La réforme des retraites, et surtout le passage à 64 ans de l’âge légal pour un possible départ vers le farniente, n’est pas ce que l’on peut qualifier de projet le moins clivant du moment. Il est certes œcuménique mais chacun a des points de vues différents sur le sujet. Une majorité des Français serait contre. Le gouvernement, assisté de la plupart des élus LR, serait pour. Devait y avoir débat mais les uns ont joué le contre-la-montre. Les autres voulait une Assemblée version Constituante et l’absolutisme qui va avec.
Olivier Veran, celui qui parle au nom de tous au gouvernement, a rappelé qu’ils et elles étaient pour la réforme. Il a ajouté que la grève c’est pas bien, et que ceux qui la font, outre le fait de ne pas être payé ce jour-là, n’auront pas de bon-point. Il a souligné qu’avec dix bon-points on avait une image. Pour détendre l’atmosphère -atmosphère est-ce que j’ai une gueule d’atmosphère- il en a remis une bonne couche. C’est un truc tellement édifiant que Gérard, celui qui a quitté le zinc du bar-tabac-Pmu Le chiquito pour rejoindre celui de facebook et twitter, s’en est offusqué sur les réseaux associaux. Et pourtant, la bêtise, il en connaît un rayon. c’est vrai que celle-là est bonne. C’est une de celle que l’on peut répéter au coin du feu pour faire rigoler parents, parce qu’ils l’ont comprise, et enfants parce que rire avec les parents ça fait devenir grand, des fois. Pour la journée d’action du 7 mars, notre bon Olive- permettez que je réduise à Olive- a déclaré « Mettre le pays à l’arrêt c’est prendre le risque d’une catastrophe écologique, agricole voire humaine… Mettre la France à l’arrêt ce serait mettre en danger la santé de nos enfants, rater le train du futur ». Ça fout les jetons et pas qu’un peu. On se demande même s’il n’aurait pas pu ajouter que, au cas où le monde n’aurait pas totalement disparu, dans la nuit suivante, des extra-terrestres n’allaient pas débarquer et coloniser la planète…

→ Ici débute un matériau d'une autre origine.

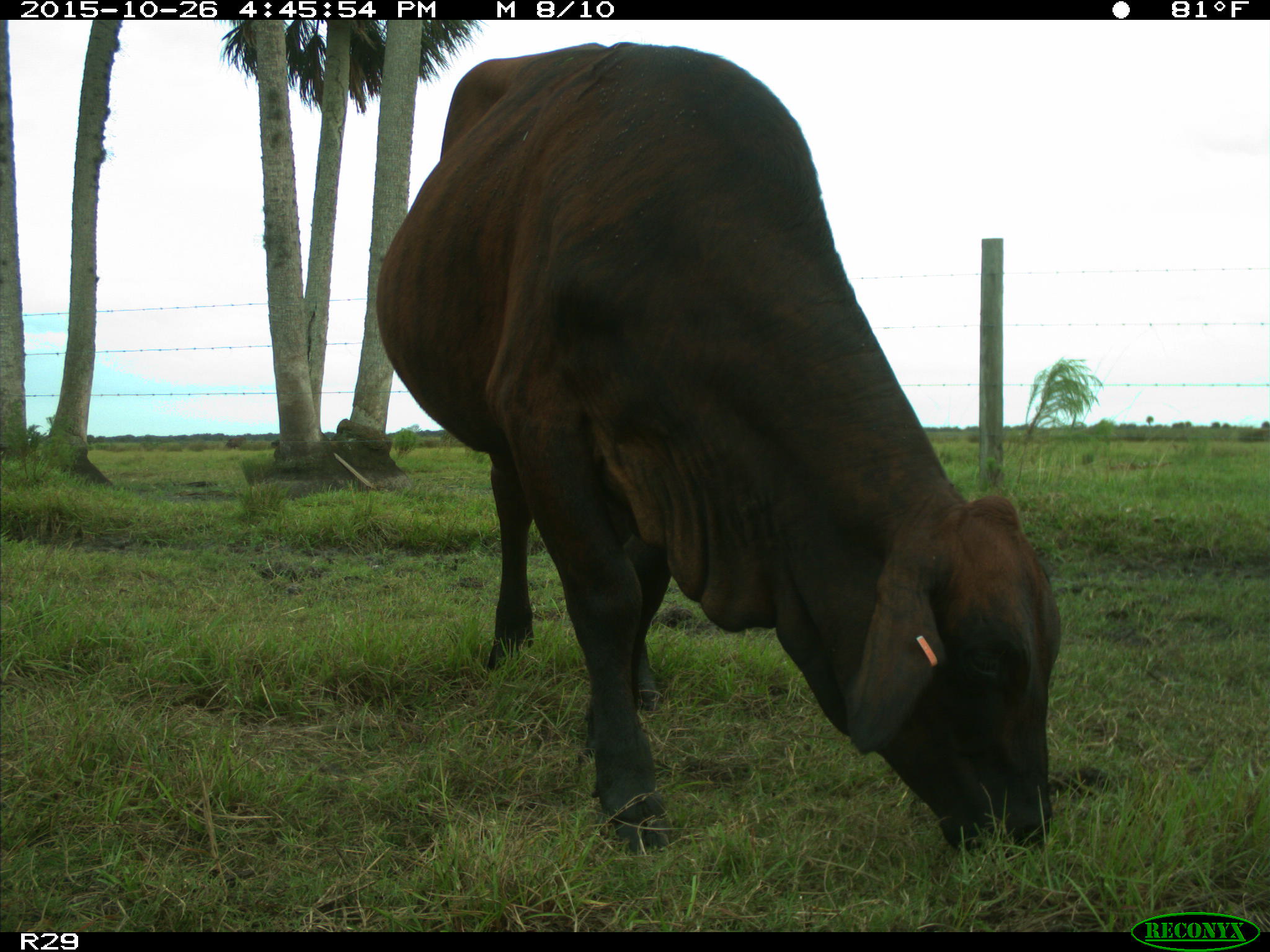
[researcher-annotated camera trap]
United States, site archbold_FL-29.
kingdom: Animalia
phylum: Chordata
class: Mammalia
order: Artiodactyla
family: Bovidae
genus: Bos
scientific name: Bos taurus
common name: domestic cow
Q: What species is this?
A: Bos taurus (domestic cow).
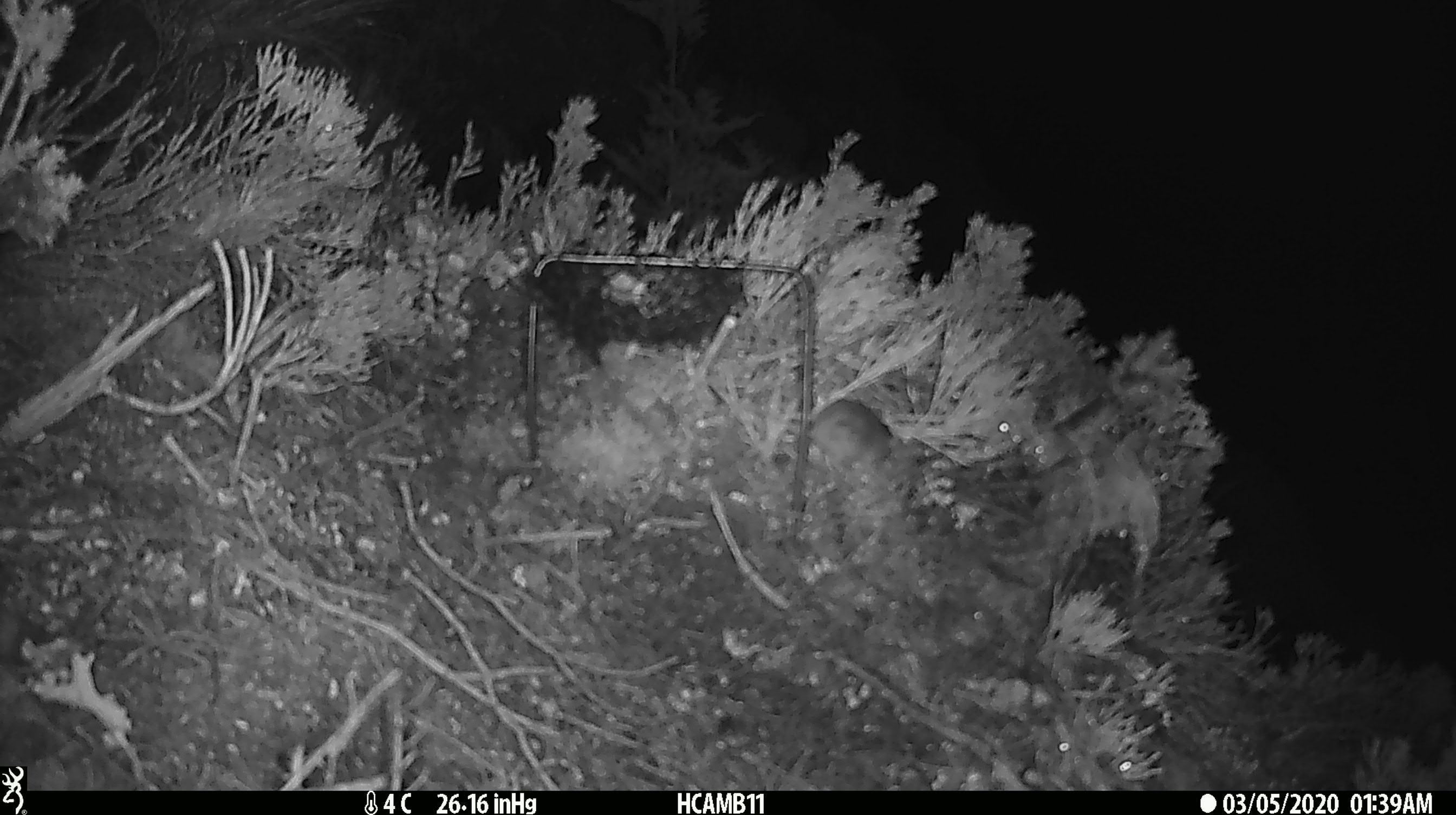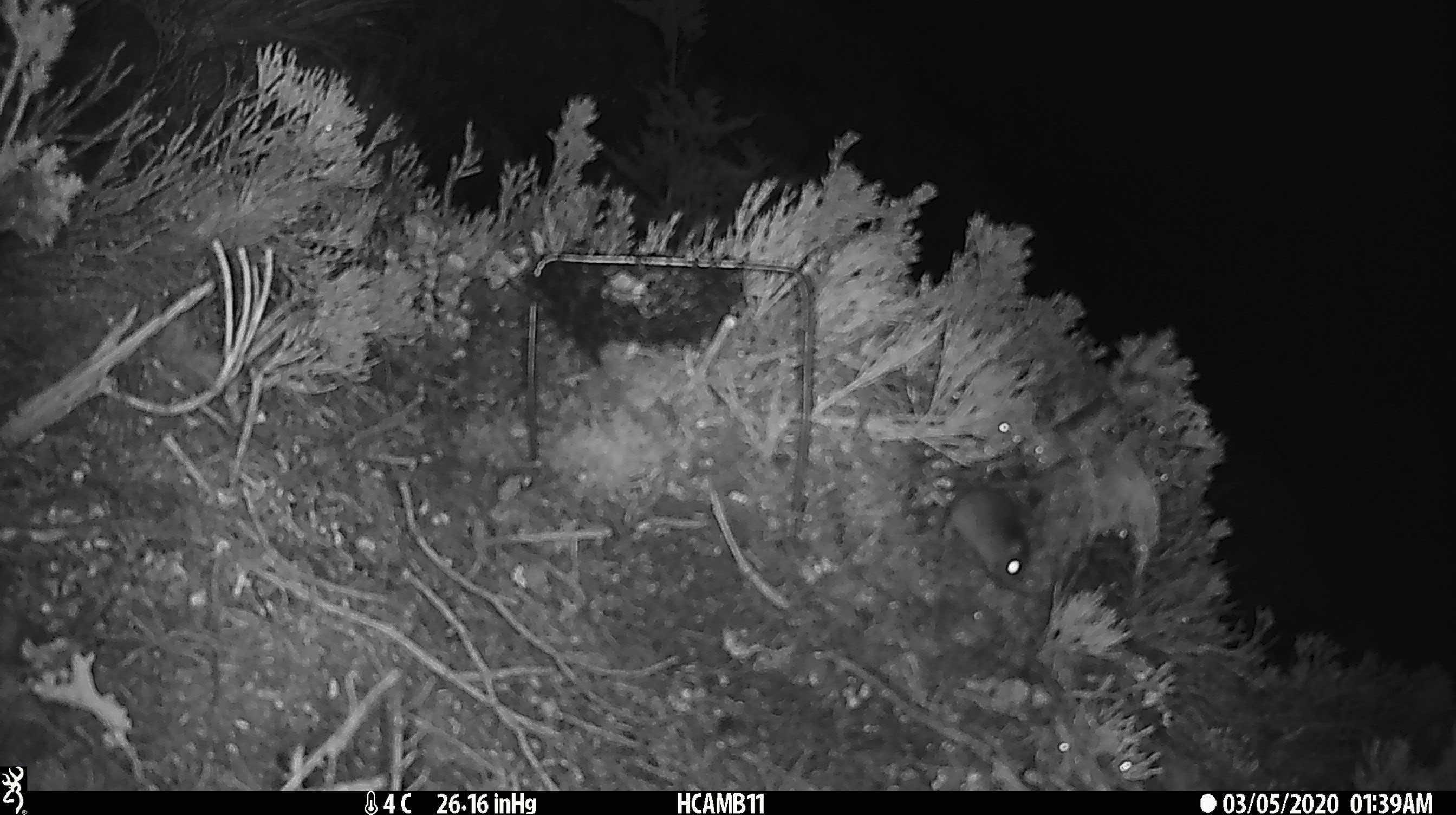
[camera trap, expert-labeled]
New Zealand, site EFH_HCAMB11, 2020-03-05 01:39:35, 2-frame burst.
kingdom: Animalia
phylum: Chordata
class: Mammalia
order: Rodentia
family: Muridae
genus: Mus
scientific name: Mus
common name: mouse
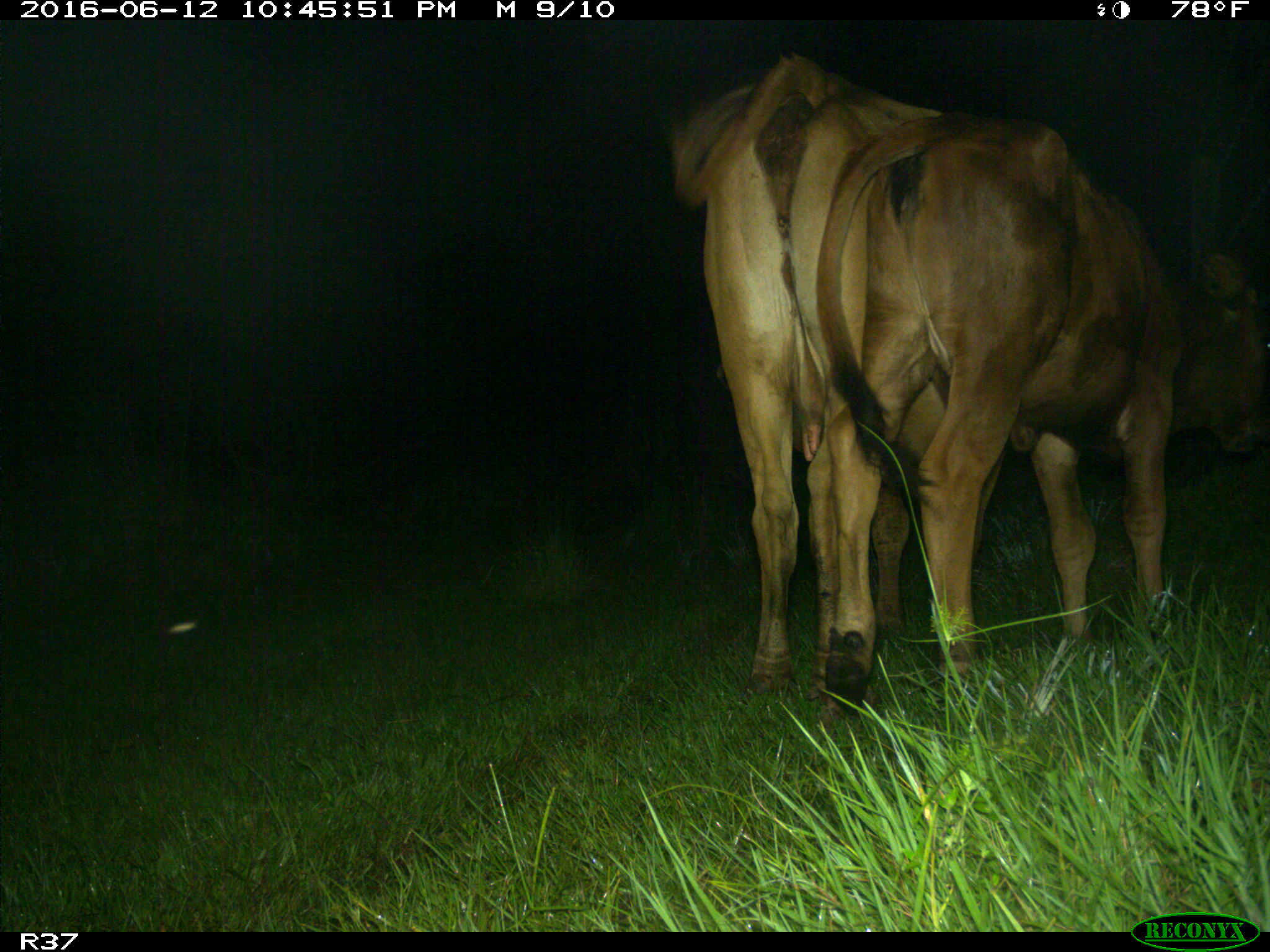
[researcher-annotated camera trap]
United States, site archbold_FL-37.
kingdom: Animalia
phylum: Chordata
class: Mammalia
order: Artiodactyla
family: Bovidae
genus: Bos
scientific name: Bos taurus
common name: domestic cow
Bos taurus (domestic cow).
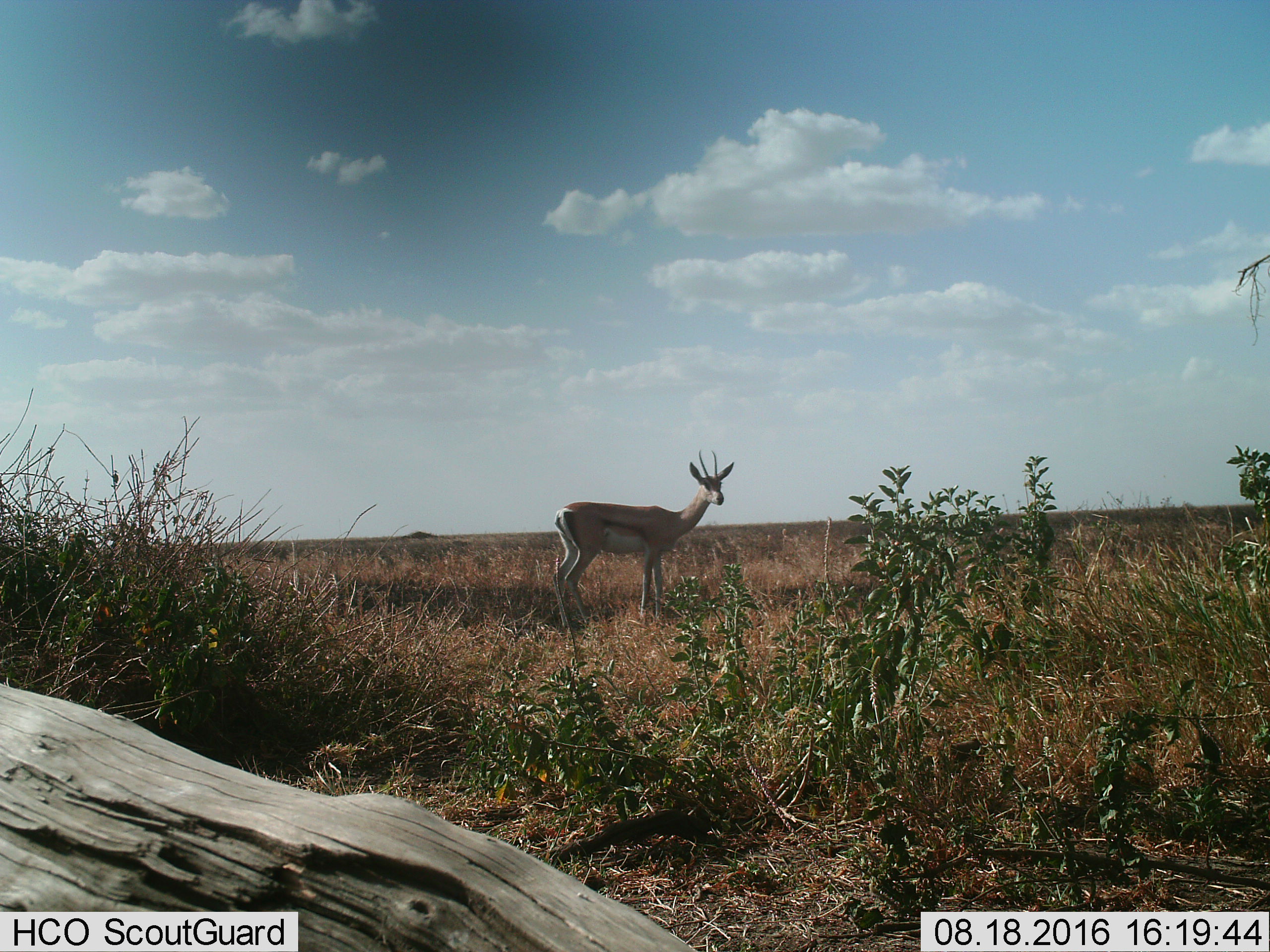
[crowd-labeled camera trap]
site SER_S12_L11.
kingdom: Animalia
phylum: Chordata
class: Mammalia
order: Artiodactyla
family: Bovidae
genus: Eudorcas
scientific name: Eudorcas thomsonii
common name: thomson's gazelle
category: gazellethomsons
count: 1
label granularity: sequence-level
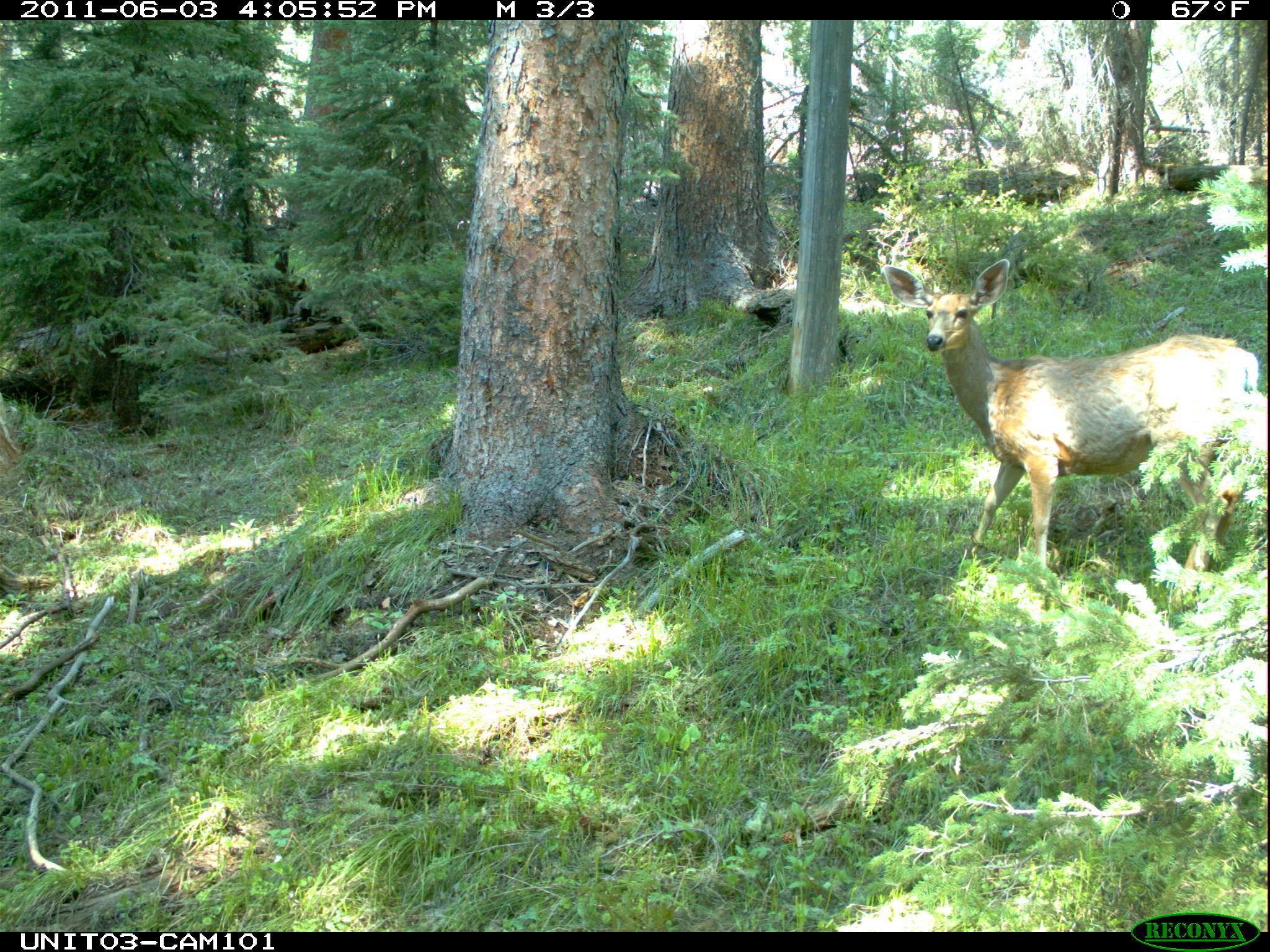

Franchement, au moment d’écrire ces quelques lignes, on peut se demander si cela en vaut vraiment la peine de le faire. Du moins si on croit les augures de cet Olivier, nouvelle pythie élyséenne au masculin. Ou alors, Olivier – permettez que j’appelle notre ministre délégué chargé du Renouveau démocratique et porte-parole du gouvernement, par son petit nom- sous des airs sérieux est un vrai marrant. Ce serait naturel chez lui. Faire rire c’est comme la ouate, ce qu’il préfère, en dehors de ses activités de ministre quand même. Quoique, quand il peut lier l’utile à l’agréable, il ne se priverait pas le bougre. La preuve que la formation médicale c’est pas que de la médecine et qu’Olivier – ou Olive, c’est comme vous voulez- est aussi passé par quelques bacchanales.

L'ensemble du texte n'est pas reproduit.